#### PROBLEM DETAILS:
Read through the entries below and return each line with the word "zoid".

==============================

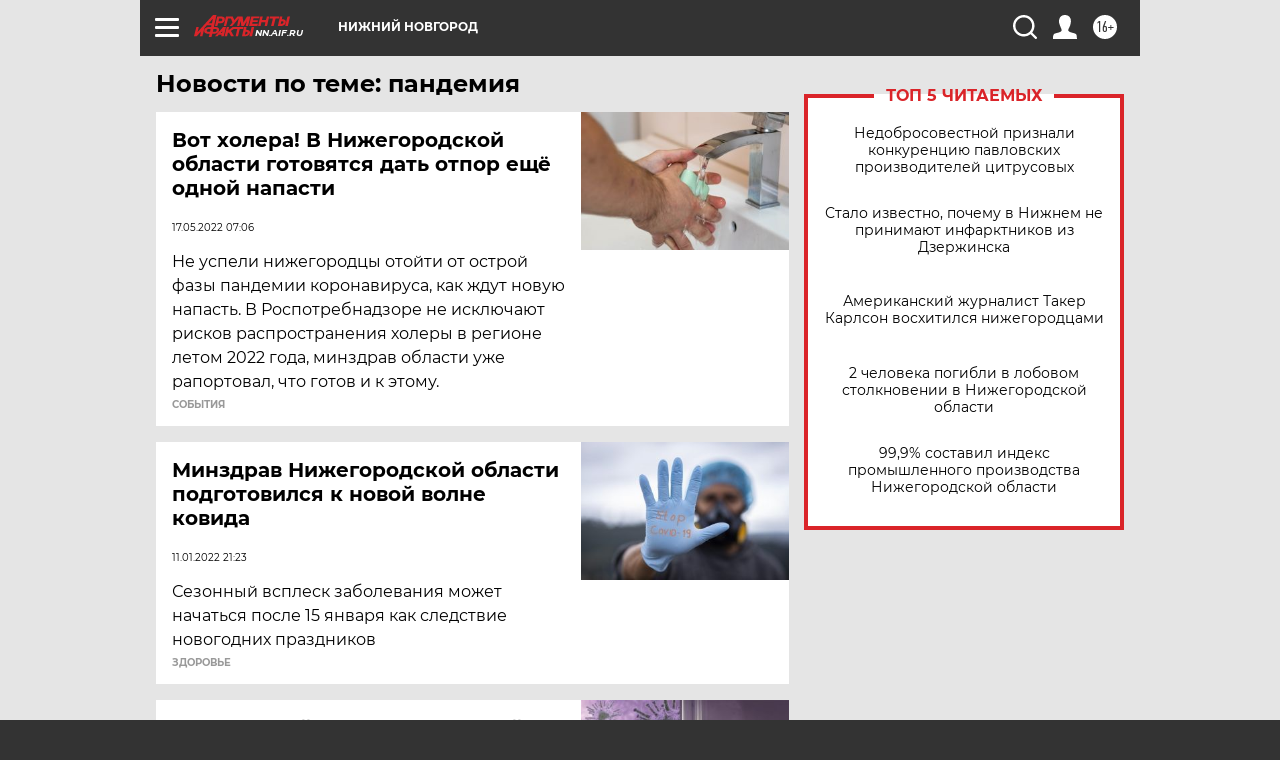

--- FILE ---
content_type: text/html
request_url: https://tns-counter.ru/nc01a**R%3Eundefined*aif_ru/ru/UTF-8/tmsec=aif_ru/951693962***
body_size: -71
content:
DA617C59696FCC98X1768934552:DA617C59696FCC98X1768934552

==============================

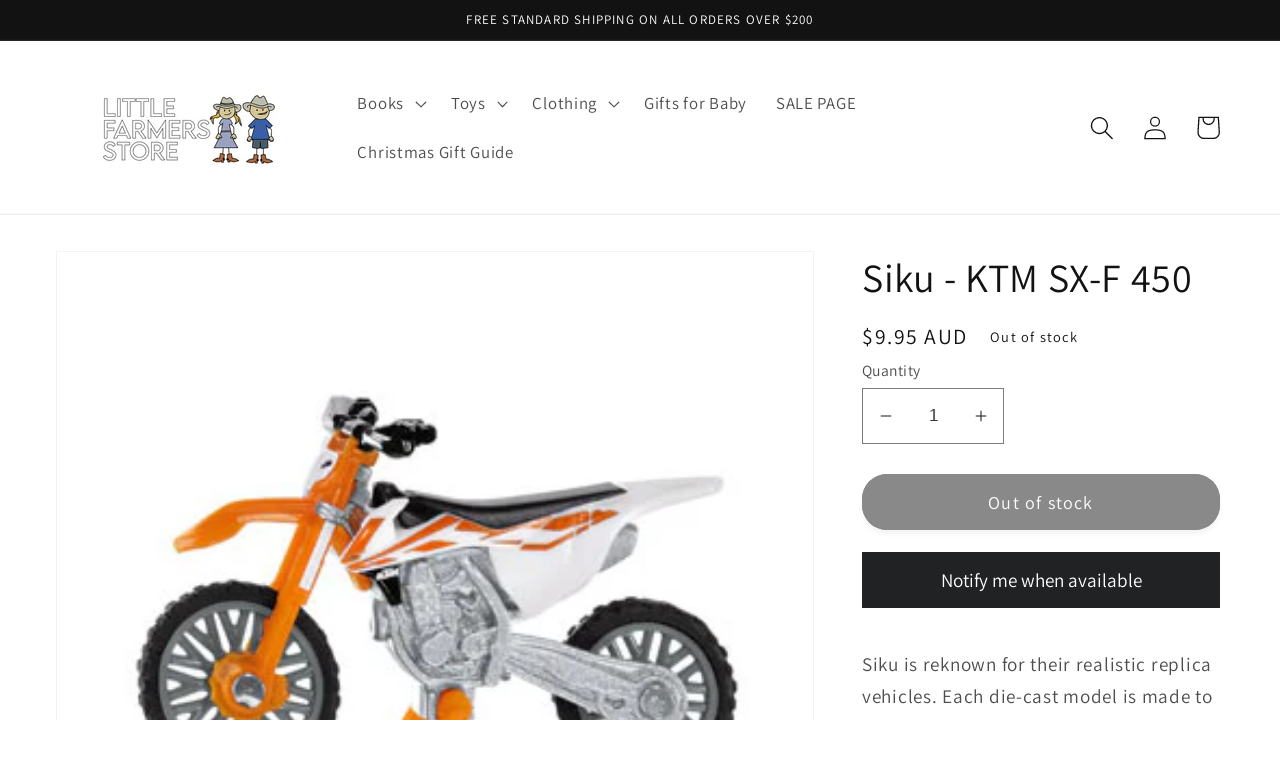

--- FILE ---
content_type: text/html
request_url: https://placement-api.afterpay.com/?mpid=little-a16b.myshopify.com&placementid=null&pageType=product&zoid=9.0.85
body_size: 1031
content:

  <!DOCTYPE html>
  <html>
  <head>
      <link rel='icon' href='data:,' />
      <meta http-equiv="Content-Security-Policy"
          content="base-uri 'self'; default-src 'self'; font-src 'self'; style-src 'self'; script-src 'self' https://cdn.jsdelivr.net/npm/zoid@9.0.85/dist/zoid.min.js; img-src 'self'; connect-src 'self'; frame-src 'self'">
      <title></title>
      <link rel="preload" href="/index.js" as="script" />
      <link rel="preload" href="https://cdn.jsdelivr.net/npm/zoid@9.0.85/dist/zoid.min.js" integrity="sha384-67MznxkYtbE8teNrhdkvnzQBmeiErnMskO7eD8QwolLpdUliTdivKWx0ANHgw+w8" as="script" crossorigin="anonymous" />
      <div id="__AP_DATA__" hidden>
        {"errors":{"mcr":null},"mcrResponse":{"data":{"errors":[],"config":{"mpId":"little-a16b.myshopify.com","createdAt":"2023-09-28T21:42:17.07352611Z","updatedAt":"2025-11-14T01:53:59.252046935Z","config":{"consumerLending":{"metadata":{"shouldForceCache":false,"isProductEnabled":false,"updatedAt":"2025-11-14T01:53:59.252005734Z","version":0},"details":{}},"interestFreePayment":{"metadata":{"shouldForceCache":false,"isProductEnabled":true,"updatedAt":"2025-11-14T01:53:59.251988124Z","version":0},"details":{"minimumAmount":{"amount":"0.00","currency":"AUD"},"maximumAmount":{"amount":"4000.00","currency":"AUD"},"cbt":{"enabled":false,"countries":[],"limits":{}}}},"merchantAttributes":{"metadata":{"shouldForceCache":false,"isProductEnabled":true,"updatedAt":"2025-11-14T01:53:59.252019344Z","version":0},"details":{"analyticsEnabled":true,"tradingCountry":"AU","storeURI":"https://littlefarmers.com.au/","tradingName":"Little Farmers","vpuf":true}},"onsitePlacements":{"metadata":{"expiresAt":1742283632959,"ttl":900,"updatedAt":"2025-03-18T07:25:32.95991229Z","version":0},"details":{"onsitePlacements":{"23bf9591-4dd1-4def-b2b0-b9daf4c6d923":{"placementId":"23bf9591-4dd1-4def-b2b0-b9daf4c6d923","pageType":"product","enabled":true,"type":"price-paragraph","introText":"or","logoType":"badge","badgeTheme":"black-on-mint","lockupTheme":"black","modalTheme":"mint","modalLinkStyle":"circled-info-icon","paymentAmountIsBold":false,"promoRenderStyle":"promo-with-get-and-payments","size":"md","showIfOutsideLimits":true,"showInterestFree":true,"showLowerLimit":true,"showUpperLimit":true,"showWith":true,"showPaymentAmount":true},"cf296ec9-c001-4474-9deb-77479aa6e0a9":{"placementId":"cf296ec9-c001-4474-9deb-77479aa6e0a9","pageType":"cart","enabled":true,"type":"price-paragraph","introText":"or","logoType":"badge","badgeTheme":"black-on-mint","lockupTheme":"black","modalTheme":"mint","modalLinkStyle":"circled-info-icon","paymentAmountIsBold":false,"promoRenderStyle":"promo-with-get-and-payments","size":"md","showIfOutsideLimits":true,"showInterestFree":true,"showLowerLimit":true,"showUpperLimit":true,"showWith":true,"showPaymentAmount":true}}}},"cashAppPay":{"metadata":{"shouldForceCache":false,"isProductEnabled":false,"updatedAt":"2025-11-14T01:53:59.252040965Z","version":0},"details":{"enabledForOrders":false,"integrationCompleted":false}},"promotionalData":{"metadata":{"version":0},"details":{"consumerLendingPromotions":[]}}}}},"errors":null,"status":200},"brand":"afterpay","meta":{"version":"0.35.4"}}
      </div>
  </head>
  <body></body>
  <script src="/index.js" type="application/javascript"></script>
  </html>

==============================

#### ANSWER SECTION:
request_url: https://placement-api.afterpay.com/?mpid=little-a16b.myshopify.com&placementid=null&pageType=product&zoid=9.0.85
          content="base-uri 'self'; default-src 'self'; font-src 'self'; style-src 'self'; script-src 'self' https://cdn.jsdelivr.net/npm/zoid@9.0.85/dist/zoid.min.js; img-src 'self'; connect-src 'self'; frame-src 'self'">
      <link rel="preload" href="https://cdn.jsdelivr.net/npm/zoid@9.0.85/dist/zoid.min.js" integrity="sha384-67MznxkYtbE8teNrhdkvnzQBmeiErnMskO7eD8QwolLpdUliTdivKWx0ANHgw+w8" as="script" crossorigin="anonymous" />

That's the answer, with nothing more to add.